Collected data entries

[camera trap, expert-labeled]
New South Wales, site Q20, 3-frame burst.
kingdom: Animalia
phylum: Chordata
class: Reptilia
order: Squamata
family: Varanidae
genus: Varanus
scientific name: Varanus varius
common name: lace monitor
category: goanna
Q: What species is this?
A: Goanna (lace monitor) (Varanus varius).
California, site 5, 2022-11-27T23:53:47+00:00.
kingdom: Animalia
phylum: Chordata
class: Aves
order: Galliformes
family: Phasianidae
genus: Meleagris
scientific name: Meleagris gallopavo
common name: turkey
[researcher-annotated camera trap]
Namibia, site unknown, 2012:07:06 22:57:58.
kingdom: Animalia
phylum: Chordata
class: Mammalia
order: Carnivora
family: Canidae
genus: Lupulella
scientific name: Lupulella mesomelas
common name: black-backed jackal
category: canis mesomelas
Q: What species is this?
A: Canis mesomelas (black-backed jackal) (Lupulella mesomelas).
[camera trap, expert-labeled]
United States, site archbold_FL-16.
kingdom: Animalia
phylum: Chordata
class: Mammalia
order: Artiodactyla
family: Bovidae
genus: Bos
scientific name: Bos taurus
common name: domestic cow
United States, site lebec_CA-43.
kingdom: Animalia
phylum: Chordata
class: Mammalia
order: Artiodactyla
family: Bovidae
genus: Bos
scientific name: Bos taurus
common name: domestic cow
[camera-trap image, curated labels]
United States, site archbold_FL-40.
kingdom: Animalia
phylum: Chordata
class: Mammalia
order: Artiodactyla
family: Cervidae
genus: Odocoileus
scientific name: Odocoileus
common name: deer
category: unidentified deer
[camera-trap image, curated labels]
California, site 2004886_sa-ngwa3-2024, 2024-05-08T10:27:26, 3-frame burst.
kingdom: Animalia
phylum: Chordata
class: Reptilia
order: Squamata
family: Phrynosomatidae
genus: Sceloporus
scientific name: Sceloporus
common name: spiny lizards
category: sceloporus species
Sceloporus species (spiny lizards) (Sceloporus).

Task brief - Set down the records again verbatim, so that each word stays as it is.

Response to the exercise -
[camera trap, expert-labeled]
New South Wales, site Q20, 3-frame burst.
kingdom: Animalia
phylum: Chordata
class: Reptilia
order: Squamata
family: Varanidae
genus: Varanus
scientific name: Varanus varius
common name: lace monitor
category: goanna
Q: What species is this?
A: Goanna (lace monitor) (Varanus varius).
California, site 5, 2022-11-27T23:53:47+00:00.
kingdom: Animalia
phylum: Chordata
class: Aves
order: Galliformes
family: Phasianidae
genus: Meleagris
scientific name: Meleagris gallopavo
common name: turkey
[researcher-annotated camera trap]
Namibia, site unknown, 2012:07:06 22:57:58.
kingdom: Animalia
phylum: Chordata
class: Mammalia
order: Carnivora
family: Canidae
genus: Lupulella
scientific name: Lupulella mesomelas
common name: black-backed jackal
category: canis mesomelas
Q: What species is this?
A: Canis mesomelas (black-backed jackal) (Lupulella mesomelas).
[camera trap, expert-labeled]
United States, site archbold_FL-16.
kingdom: Animalia
phylum: Chordata
class: Mammalia
order: Artiodactyla
family: Bovidae
genus: Bos
scientific name: Bos taurus
common name: domestic cow
United States, site lebec_CA-43.
kingdom: Animalia
phylum: Chordata
class: Mammalia
order: Artiodactyla
family: Bovidae
genus: Bos
scientific name: Bos taurus
common name: domestic cow
[camera-trap image, curated labels]
United States, site archbold_FL-40.
kingdom: Animalia
phylum: Chordata
class: Mammalia
order: Artiodactyla
family: Cervidae
genus: Odocoileus
scientific name: Odocoileus
common name: deer
category: unidentified deer
[camera-trap image, curated labels]
California, site 2004886_sa-ngwa3-2024, 2024-05-08T10:27:26, 3-frame burst.
kingdom: Animalia
phylum: Chordata
class: Reptilia
order: Squamata
family: Phrynosomatidae
genus: Sceloporus
scientific name: Sceloporus
common name: spiny lizards
category: sceloporus species
Sceloporus species (spiny lizards) (Sceloporus).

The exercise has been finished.